Shovel Knight

moonshot

JOUEZ A SHOVEL KNIGHT. JOUEZ A SHOVEL KNIGHT. JOUEZ A SHOVEL KNIGHT. JOUEZ (Je peux continuer comme ça trèèès longtemps.). A. SHOVEL. KNIGHT.

(Pour un confort de lecture optimal, merci de vous rendre ici et de laisser tourner la musique en fond. Et lâchez quelques euros pour l’OST, bande de rapiats.)

Après un Kickstarter réussi (euphémisme : sur 75 000$ demandés, 300 000 récoltés) et une hype de malade, il est désormais possible de mettre ses petits doigts boudinés sur le jeu de Yacht Club Games. Pas trop tôt. Mais d’abord : Shovel Knight, c’est quoi ?

En surface, c’est un jeu de plateforme 2D à l’ancienne qui emprunte plusieurs idées à des titres marquants de l’époque NES comme Castlevania, MegaMan, Duck Tales, Mario 3, Dark Souls (oui, bon, OKER)… Mais au fond du fond, c’est le jeu auquel votre vous de 10 piges a toujours voulu jouer sur sa Nintendo, le mercredi après-midi, tout en grignotant des Kinder Country®. Pour le dire plus simplement (et avec les Caps Lock de circonstance) : TU LA SENS MONTER MA NOSTALGIE ?

Un petit air de Mario 3...

Un petit air de Mario 3…

Si Shovel Knight emprunte beaucoup d’éléments à d’autres jeux, soyez assurés que ce n’est pas par fainéantise ou hommage trop facile, mais bien parce qu’ils s’imbriquent parfaitement les uns aux autres, dans cet univers un peu foufou où notre héros, chevalier de son état (duh), se trimbale avec une pelle comme arme de prédilection (duh, bis). La base du gameplay est donc une combinaison classique de Saut/Attaque (à coup de pelle, (duh, ter)) à laquelle viennent se greffer tout un tas de petites mécaniques qui rendent le jeu franchement jouissif à manier – une fois habitué à la physique un brin « lunaire » des sauts.

De Mario 3, il en reprend la map sur laquelle on se déplace pour choisir le niveau à explorer ou faire un arrêt dans une ville (des rencontres ponctuelles avec des ennemis sont aussi au menu, à la façon des Frères Marteau ). De Castlevania, l’utilisation d’objets secondaires qui seront plus ou moins adaptés à certaines situations. De MegaMan, la structure en 8 niveaux/boss distincts : à la place de robots thématiques, ce sont des chevaliers de l’Ordre de No Quarter – King Knight, Plague Knight, etc – qu’il faudra occire pour atteindre le boss de fin, The Enchantress.
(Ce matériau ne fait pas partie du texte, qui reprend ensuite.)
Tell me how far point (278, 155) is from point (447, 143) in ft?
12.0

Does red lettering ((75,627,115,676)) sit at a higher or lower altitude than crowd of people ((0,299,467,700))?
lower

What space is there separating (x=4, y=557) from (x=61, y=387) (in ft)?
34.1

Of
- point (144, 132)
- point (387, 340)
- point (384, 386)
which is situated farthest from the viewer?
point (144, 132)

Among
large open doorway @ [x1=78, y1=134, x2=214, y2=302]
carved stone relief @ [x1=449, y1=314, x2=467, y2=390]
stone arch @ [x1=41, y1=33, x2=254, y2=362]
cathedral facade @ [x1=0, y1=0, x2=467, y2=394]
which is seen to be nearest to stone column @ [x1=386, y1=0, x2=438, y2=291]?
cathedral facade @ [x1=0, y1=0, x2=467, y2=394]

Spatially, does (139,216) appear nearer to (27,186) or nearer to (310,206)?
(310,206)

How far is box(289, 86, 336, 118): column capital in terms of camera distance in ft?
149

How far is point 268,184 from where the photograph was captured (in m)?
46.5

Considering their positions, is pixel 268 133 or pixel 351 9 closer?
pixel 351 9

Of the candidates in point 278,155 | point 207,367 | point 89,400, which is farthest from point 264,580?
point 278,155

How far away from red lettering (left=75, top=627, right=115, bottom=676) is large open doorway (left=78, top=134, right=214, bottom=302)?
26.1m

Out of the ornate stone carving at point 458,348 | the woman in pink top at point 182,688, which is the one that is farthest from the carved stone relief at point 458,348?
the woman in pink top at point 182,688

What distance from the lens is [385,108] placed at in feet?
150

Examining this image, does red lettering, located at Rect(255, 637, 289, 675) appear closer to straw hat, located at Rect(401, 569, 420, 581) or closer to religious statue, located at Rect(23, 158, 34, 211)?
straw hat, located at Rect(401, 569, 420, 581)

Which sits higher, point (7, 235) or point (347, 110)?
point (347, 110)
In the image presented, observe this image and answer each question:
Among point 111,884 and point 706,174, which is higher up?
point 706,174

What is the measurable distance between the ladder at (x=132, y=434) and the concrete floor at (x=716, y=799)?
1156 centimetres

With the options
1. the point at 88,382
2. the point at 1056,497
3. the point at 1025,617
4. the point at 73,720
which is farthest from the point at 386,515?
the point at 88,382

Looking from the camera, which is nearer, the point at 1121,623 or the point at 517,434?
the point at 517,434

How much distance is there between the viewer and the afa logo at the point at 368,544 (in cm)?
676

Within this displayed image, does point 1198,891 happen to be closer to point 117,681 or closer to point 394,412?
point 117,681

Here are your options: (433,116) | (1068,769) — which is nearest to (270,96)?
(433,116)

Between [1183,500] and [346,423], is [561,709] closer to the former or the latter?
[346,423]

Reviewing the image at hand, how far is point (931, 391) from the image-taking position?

De Duck Tales, la capacité « Pogo » qui permet au chevalier de rebondir sur les ennemis et rochers en pointant sa pelle vers le bas pendant un saut. De Dark Souls enfin, le système d’âmes (ici, l’argent récolté) : chaque mort nous retire une partie de notre pécule, qu’il est possible de récupérer sur le lieu dudit trépas – si tant est que l’on ne crève pas une seconde fois ce faisant.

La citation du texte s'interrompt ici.